Results indicated that the mean DHI score improved from 53.7 to 37.8, and the mean DGI score improved from 19.5 to 22.1, with both changes reaching statistical significance (P = .003). Regarding raw improvement, 83% of participants demonstrated some level of improvement. Specifically, 37% of participants achieved the minimal clinically important difference (MCID) for subjective success, defined as an 18-point DHI reduction. Safety and tolerability were not reported, nor were adverse events or discontinuations documented in this pilot phase.
Subgroup analysis revealed that 0% of participants in the bilateral cVEMP absence group achieved subjective success, compared to 52.6% in the bilateral cVEMP present group (P trend = .08). Baseline DHI severity was identified as an independent predictor of success, with an odds ratio of 1.05 (95% CI 1.00-1.10; P = .04). Additionally, functional gait success was significantly correlated with baseline vestibular and visual preference ratios. The study notes that baseline DHI severity serves as a predictor rather than a causal factor for outcomes.

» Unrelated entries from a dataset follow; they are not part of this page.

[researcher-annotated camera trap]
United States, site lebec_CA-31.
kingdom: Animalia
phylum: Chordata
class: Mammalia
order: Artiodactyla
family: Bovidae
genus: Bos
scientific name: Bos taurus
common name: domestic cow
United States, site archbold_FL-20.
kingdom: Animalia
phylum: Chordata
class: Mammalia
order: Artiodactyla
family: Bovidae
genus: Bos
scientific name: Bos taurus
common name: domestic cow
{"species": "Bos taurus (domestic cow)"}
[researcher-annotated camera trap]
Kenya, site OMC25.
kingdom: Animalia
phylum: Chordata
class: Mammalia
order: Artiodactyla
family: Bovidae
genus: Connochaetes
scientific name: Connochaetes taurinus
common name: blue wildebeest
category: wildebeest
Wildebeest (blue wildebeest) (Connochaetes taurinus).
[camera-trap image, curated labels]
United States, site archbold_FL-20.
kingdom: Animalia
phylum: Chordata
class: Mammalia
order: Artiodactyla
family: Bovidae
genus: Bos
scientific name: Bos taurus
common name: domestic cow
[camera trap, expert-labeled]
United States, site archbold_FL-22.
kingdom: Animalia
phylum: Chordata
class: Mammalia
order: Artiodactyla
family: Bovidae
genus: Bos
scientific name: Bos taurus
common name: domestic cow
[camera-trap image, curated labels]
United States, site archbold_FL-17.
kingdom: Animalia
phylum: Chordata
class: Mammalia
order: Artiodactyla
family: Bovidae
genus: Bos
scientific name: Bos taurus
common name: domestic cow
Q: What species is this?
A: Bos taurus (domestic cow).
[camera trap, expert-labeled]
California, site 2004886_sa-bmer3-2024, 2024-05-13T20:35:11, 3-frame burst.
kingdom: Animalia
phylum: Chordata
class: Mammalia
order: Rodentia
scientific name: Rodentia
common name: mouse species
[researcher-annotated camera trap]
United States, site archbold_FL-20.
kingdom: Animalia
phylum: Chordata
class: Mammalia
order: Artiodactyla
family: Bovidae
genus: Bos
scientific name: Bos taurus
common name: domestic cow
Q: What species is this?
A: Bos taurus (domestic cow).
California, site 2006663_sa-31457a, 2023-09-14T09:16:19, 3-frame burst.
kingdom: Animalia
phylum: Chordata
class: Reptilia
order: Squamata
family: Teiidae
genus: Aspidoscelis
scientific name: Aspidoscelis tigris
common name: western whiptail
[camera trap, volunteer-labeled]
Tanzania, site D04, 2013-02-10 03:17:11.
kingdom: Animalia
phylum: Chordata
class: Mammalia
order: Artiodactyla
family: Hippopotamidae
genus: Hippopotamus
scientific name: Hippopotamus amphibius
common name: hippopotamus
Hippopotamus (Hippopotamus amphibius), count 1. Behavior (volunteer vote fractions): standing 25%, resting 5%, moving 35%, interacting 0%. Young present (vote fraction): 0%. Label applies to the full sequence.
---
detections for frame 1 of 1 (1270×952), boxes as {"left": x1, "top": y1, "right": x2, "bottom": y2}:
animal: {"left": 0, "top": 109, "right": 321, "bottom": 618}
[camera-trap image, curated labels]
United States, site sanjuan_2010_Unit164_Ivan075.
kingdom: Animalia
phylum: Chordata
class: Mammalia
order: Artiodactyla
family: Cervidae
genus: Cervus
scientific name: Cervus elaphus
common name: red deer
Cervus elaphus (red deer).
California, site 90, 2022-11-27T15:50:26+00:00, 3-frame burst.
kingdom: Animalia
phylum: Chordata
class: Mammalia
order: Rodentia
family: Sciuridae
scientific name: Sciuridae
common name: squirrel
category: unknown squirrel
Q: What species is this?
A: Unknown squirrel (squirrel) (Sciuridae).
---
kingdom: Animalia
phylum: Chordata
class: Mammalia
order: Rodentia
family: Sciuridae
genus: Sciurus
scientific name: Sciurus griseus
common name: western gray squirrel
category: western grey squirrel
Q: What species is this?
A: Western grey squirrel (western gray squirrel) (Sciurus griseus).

Key limitations include the small sample size (n=30), the lack of a control group, and the absence of reported safety data. Some findings, such as the cVEMP association, have borderline statistical significance (P trend = .08). Consequently, while the association between otolithic integrity and rehabilitation success is suggested, causality cannot be established. These results should be interpreted as preliminary evidence requiring validation in larger, randomized trials before altering standard practice.